Turn the data from the line containing "What is the linear" through the line containing "Answer: pixel 870" into a numbered list, leaving out the blank lines.

********************

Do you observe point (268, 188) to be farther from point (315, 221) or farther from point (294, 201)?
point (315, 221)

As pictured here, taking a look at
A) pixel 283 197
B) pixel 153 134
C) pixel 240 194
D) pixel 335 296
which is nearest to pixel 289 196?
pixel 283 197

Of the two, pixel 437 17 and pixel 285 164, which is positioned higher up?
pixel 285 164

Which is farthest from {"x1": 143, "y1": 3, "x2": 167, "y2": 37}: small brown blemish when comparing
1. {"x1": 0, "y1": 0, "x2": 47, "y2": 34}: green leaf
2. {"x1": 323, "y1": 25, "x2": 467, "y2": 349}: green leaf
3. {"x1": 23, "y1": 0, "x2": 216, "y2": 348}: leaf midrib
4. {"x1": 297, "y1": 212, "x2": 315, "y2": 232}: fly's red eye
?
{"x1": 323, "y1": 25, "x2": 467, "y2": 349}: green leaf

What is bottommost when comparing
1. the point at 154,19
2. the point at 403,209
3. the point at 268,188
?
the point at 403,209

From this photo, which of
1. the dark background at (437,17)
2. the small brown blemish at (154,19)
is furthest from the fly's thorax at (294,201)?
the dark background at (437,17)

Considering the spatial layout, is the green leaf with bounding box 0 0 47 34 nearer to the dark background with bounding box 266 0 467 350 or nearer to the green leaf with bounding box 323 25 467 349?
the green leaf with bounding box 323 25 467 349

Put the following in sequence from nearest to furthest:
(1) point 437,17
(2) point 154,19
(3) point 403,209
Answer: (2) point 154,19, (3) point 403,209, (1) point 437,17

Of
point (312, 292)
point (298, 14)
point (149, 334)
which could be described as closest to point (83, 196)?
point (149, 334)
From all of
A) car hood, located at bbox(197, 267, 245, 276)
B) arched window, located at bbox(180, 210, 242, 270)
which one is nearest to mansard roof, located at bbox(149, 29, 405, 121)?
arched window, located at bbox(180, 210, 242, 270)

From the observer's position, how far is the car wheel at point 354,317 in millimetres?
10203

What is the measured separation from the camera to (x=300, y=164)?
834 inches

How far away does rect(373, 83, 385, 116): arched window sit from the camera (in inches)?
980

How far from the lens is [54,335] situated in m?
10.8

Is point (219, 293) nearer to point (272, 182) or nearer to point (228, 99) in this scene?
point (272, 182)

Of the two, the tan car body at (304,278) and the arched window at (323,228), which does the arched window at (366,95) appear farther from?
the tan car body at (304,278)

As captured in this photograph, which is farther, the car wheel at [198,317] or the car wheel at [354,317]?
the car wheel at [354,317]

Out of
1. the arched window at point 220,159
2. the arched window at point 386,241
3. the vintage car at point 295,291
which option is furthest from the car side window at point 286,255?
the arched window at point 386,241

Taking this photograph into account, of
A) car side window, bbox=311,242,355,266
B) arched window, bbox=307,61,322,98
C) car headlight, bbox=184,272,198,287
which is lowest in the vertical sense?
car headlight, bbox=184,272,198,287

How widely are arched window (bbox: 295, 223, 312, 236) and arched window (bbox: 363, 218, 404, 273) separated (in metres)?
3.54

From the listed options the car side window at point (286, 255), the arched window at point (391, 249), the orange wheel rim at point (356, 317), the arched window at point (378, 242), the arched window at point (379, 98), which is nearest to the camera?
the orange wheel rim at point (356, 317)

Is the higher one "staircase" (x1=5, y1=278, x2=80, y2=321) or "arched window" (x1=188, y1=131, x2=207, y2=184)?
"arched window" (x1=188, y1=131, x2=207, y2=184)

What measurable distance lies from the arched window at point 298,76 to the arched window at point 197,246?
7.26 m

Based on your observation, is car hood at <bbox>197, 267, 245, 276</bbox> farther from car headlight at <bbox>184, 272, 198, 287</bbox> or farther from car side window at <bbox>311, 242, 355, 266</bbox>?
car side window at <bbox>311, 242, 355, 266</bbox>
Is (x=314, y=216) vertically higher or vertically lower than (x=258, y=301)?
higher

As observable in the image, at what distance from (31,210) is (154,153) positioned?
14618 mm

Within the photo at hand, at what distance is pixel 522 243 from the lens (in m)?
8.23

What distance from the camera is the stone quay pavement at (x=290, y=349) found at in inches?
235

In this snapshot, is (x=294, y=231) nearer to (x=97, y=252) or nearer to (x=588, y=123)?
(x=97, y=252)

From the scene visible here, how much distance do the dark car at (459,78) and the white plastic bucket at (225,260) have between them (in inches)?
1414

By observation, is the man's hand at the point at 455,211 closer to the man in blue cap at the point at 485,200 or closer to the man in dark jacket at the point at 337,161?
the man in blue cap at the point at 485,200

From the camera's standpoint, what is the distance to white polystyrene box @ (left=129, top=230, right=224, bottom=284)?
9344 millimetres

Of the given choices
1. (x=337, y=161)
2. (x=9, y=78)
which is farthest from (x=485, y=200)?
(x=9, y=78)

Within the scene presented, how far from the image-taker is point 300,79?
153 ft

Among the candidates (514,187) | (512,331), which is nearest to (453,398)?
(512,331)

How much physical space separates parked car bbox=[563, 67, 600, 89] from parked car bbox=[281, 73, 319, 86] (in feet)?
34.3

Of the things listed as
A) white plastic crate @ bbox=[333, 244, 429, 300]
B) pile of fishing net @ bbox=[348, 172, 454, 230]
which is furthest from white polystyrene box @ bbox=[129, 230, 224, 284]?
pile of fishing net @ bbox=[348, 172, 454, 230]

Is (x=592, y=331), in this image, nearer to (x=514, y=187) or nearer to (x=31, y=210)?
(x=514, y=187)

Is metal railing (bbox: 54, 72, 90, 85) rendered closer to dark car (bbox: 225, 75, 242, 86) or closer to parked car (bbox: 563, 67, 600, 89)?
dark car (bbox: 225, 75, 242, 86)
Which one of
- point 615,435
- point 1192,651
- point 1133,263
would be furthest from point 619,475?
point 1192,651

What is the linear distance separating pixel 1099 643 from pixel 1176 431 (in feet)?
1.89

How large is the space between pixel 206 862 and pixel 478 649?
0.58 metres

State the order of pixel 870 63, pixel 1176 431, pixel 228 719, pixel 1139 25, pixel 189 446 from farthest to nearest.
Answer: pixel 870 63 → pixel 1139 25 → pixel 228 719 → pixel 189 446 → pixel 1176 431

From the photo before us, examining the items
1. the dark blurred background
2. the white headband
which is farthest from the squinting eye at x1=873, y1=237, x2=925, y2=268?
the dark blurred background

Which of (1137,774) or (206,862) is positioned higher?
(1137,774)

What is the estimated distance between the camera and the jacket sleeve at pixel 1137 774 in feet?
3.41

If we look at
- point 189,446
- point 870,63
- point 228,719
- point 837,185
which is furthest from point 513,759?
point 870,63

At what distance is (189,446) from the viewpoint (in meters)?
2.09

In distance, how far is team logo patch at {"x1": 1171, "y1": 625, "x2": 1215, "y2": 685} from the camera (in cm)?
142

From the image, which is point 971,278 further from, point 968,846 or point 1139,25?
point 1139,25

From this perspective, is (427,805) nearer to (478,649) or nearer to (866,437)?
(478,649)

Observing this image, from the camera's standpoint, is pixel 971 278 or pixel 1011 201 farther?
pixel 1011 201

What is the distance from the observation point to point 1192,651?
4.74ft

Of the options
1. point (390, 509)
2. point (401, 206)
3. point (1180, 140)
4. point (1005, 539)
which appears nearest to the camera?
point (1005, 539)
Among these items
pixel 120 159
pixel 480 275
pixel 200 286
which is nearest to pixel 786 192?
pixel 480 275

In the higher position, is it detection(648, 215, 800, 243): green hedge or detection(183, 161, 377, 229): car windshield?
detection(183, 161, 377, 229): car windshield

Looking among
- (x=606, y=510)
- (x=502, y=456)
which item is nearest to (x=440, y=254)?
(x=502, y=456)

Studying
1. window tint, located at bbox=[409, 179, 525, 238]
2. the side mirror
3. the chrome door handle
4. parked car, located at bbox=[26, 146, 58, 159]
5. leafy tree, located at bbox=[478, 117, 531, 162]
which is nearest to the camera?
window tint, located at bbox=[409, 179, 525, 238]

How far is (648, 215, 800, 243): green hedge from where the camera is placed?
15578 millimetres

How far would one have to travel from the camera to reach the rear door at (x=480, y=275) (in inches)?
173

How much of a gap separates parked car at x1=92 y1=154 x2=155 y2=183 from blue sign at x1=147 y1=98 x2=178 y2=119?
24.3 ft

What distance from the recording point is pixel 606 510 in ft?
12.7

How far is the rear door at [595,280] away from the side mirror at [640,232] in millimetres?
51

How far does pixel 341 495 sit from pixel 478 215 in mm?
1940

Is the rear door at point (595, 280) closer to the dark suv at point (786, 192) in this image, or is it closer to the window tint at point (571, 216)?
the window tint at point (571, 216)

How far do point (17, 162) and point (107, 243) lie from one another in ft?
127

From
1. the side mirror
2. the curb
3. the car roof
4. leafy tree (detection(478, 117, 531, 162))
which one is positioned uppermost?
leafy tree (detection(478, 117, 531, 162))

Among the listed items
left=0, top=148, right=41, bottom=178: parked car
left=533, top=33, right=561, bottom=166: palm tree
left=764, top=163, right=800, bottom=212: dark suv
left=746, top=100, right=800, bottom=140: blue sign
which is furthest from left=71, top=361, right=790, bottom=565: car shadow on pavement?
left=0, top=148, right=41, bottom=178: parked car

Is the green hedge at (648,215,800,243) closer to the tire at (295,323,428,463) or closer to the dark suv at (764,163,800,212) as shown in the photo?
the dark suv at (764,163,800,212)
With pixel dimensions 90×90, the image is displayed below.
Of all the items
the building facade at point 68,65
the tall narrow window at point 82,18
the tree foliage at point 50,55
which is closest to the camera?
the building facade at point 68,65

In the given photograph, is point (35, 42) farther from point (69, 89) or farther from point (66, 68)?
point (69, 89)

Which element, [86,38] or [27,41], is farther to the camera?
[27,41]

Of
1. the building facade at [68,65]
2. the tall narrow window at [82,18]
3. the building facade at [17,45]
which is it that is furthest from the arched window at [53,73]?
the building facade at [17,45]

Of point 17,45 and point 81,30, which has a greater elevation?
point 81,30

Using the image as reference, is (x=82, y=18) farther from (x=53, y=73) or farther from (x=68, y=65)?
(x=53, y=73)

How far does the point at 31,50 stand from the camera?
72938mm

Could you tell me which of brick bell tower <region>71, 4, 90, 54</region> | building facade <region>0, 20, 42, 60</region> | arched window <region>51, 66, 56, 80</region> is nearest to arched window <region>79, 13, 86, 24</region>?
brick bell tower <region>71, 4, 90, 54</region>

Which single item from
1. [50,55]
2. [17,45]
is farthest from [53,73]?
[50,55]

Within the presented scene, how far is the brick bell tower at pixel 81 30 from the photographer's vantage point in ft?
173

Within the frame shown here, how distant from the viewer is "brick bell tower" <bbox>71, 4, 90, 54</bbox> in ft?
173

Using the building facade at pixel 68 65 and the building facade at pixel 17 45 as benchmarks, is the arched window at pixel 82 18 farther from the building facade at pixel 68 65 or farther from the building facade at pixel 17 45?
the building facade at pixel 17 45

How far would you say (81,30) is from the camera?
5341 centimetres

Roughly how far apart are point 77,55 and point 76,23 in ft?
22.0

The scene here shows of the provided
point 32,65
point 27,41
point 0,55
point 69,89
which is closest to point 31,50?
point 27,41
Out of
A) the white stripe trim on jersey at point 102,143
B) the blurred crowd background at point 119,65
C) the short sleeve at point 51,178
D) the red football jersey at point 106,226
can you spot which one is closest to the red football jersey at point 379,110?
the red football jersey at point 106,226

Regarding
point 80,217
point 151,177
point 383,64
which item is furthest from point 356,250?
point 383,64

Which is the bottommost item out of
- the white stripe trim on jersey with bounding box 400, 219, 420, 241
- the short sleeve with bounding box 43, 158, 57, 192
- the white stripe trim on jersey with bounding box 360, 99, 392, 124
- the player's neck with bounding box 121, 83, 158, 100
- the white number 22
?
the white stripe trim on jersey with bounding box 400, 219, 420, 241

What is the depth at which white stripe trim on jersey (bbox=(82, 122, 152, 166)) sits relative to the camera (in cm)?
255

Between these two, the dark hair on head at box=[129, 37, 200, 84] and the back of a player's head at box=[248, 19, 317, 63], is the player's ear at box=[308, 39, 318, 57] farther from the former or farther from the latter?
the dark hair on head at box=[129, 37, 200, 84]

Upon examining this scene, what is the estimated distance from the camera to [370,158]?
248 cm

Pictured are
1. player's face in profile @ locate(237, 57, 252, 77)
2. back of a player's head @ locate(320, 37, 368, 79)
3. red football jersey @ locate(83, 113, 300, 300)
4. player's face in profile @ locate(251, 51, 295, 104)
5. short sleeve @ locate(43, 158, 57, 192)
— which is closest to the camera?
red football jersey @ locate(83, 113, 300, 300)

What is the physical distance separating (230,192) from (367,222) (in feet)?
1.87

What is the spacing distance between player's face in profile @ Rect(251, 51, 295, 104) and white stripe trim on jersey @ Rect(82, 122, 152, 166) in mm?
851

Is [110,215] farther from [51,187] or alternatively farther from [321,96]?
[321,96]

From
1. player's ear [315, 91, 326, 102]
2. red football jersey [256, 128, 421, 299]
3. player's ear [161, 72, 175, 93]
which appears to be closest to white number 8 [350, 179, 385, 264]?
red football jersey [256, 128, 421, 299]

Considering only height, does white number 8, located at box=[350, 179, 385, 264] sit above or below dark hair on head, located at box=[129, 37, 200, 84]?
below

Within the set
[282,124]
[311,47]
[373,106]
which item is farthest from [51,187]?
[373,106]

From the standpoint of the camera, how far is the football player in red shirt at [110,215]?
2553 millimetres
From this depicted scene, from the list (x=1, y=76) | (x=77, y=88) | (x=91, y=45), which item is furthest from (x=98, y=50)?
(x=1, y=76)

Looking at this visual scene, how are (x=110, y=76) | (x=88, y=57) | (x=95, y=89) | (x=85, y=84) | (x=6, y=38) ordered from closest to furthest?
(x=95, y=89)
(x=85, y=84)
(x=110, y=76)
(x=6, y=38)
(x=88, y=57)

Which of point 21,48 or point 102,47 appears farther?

********************

§ EXERCISE RESPONSE
1. What is the linear distance separating pixel 1099 643 from pixel 1176 431 (in feet)?
2. 1.89
3. How large is the space between pixel 206 862 and pixel 478 649?
4. 0.58 metres
5. State the order of pixel 870 63, pixel 1176 431, pixel 228 719, pixel 1139 25, pixel 189 446 from farthest to nearest.
6. Answer: pixel 870 63 → pixel 1139 25 → pixel 228 719 → pixel 189 446 → pixel 1176 431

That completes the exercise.